===== PASSAGE TO READ

The
popular stereotype about artists is that their inspiration comes from
a mysterious inner flame that flickers in their hearts and brains and
results in art. That is partly true. But artists are just as often inspired
by the extraordinary events that occur in the world around them. From
wars and political struggles to such social and economic upheavals as
the industrial revolution and the fight for civil rights, artists have
always responded in the most eloquent way they know how—by making
art.
So it is really no surprise that Thomas Mann, one of the nation’s
best-known jewelry artists, has responded to the devastation that Hurricane
Katrina wrought on his hometown of New Orleans with a remarkable body
of artwork. Called Storm Cycle, An Artist Responds to Hurricane Katrina,
the twenty panels in the show represent Mann’s selective documentary
of the post-Katrina landscape in his beloved city. In twenty wall-hung,
three-dimensional frames, each about twenty- four-inches tall by eighteen
inches across, Mann uses found objects, photographs, his own text and
brooches made specifically for each panel to offer snapshots of New
Orleans as it struggles, both physically and emotionally, with the aftermath
of the hurricane.

==========

INSTRUCTIONS =>
a – According to the text about Thomas Mann's Storm Cycle, why is it no surprise that Mann answered Hurricane Katrina with artwork? Explain in one to three sentences.
b – How many panels are in Storm Cycle, according to the text on Thomas Mann's show?
c – Resume the text about Thomas Mann's Storm Cycle after its final sentence.
The material is not needed for this work.

===== DATA EXCERPT

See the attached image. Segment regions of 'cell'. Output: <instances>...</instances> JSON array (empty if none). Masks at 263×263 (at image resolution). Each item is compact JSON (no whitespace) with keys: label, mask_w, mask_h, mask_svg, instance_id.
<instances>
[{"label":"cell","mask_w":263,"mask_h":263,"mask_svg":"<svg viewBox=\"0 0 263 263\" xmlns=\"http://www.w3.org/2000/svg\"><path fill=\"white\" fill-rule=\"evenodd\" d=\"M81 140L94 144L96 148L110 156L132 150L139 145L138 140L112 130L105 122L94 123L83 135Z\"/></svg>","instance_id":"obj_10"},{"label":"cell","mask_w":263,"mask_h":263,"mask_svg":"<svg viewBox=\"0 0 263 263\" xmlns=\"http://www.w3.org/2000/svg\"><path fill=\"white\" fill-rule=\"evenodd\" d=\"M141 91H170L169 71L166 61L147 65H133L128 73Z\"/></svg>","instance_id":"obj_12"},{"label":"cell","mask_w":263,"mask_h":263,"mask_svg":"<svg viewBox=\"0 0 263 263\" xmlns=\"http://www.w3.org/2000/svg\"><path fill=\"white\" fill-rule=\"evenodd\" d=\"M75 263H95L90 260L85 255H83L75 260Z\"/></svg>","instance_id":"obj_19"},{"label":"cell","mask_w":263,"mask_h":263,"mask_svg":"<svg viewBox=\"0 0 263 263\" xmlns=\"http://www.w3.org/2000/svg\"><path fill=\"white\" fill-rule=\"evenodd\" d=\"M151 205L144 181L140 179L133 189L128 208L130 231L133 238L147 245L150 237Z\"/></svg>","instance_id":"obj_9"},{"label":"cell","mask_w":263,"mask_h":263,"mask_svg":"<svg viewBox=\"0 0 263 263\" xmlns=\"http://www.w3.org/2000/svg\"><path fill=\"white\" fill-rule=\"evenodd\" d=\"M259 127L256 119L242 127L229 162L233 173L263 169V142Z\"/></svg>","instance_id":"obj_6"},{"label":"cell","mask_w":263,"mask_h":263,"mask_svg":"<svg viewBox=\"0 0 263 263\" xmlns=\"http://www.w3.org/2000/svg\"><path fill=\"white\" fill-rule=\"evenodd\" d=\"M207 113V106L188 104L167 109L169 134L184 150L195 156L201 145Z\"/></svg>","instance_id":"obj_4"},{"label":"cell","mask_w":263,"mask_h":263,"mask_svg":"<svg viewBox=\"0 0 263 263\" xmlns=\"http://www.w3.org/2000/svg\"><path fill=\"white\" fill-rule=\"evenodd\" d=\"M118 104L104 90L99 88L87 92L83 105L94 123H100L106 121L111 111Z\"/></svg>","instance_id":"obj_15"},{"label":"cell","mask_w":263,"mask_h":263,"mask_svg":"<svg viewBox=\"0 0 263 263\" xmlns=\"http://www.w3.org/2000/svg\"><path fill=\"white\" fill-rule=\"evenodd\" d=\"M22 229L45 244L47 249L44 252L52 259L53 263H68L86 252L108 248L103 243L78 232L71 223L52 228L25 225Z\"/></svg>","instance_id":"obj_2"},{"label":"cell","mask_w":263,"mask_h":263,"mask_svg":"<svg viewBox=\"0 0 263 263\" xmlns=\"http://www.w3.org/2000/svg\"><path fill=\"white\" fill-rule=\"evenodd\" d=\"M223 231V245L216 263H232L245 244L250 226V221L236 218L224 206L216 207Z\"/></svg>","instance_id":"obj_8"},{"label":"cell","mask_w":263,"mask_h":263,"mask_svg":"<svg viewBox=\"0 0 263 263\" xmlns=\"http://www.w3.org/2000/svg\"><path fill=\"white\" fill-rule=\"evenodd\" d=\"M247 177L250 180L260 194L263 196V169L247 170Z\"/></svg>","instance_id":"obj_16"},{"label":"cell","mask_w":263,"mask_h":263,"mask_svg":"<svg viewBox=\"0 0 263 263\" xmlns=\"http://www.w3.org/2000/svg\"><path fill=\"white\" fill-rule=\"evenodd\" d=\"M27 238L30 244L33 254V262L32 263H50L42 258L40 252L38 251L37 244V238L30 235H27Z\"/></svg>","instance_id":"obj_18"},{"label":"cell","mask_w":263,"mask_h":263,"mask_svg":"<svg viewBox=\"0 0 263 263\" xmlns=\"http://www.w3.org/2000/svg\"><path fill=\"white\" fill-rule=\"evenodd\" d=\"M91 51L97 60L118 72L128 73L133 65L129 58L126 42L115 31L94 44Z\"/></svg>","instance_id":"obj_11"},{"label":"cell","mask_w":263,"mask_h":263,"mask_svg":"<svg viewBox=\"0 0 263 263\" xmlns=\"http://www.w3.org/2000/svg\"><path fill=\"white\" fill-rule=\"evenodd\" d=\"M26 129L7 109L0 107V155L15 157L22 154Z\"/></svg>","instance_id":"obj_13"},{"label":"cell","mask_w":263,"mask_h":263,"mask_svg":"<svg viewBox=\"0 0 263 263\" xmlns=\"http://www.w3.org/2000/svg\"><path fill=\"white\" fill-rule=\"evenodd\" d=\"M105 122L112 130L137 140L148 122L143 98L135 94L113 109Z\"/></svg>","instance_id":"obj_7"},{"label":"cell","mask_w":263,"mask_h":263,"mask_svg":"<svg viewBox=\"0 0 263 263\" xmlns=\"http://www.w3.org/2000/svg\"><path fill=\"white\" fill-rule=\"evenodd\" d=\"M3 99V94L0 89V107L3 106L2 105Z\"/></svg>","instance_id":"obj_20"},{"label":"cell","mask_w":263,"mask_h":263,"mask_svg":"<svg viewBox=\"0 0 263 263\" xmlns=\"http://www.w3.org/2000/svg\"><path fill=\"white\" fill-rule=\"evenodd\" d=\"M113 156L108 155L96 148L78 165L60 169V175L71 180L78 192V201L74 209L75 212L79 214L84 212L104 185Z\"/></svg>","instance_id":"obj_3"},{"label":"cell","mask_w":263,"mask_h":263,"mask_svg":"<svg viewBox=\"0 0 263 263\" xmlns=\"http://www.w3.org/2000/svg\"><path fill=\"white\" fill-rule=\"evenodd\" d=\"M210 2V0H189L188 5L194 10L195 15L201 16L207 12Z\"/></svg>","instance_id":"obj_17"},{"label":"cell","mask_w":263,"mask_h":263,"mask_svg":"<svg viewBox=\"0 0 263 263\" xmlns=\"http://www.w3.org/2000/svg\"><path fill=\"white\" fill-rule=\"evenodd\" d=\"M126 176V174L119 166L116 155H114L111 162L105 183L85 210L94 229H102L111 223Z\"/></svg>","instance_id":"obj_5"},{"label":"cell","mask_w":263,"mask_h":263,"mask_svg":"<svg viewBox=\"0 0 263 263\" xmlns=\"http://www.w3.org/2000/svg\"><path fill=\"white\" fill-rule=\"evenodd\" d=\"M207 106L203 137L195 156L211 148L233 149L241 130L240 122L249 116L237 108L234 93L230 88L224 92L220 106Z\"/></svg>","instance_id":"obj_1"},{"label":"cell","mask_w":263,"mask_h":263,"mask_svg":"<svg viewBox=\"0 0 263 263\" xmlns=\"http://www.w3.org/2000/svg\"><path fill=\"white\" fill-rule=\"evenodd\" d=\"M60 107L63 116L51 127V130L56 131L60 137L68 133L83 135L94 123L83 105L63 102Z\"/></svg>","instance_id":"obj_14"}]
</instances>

==========

ANSWERS FOR THE EXERCISE =>
a – Artists are often inspired by extraordinary events in the world around them and respond by making art. Hurricane Katrina devastated New Orleans, Mann's hometown, so his body of artwork follows that pattern.

b – Twenty panels.

c –
The exhibition, which was organized by Bellevue Arts Museum in Bellevue,
Washington, a city just outside of Seattle, is searing. Visceral, sad,
provocative, sometimes beautiful and sometimes humorous, Storm Cycle’s
evocative power comes not only from Mann’s compassionate point
of view but also from the fact that he is a consummate craftsman. By
offering up a story told partly through the physical debris left in Katrina’s
wake, Mann creates a physical, tactile landscape that cannot be ignored.
And since each “panel” includes a detachable brooch that
could actually be worn, the pieces also have a political charge. Wearing
the brooches would be akin to witnessing the violence of the disaster
and the natural and man-made tragedies that occurred in its wake.
The wall text that Mann wrote to accompany the panels is lengthy but
well worth reading. For one thing, it tells you who Mann is. Anyone
who admires jewelry art of course knows that he is a master craftsman
with more than three decades of work behind him. But in the wall texts
he also reveals that he is a close observer of his city and his neighbors.
And he has a barely checked sense of outrage over the mismanagement
and corruption that has plagued the city’s recovery.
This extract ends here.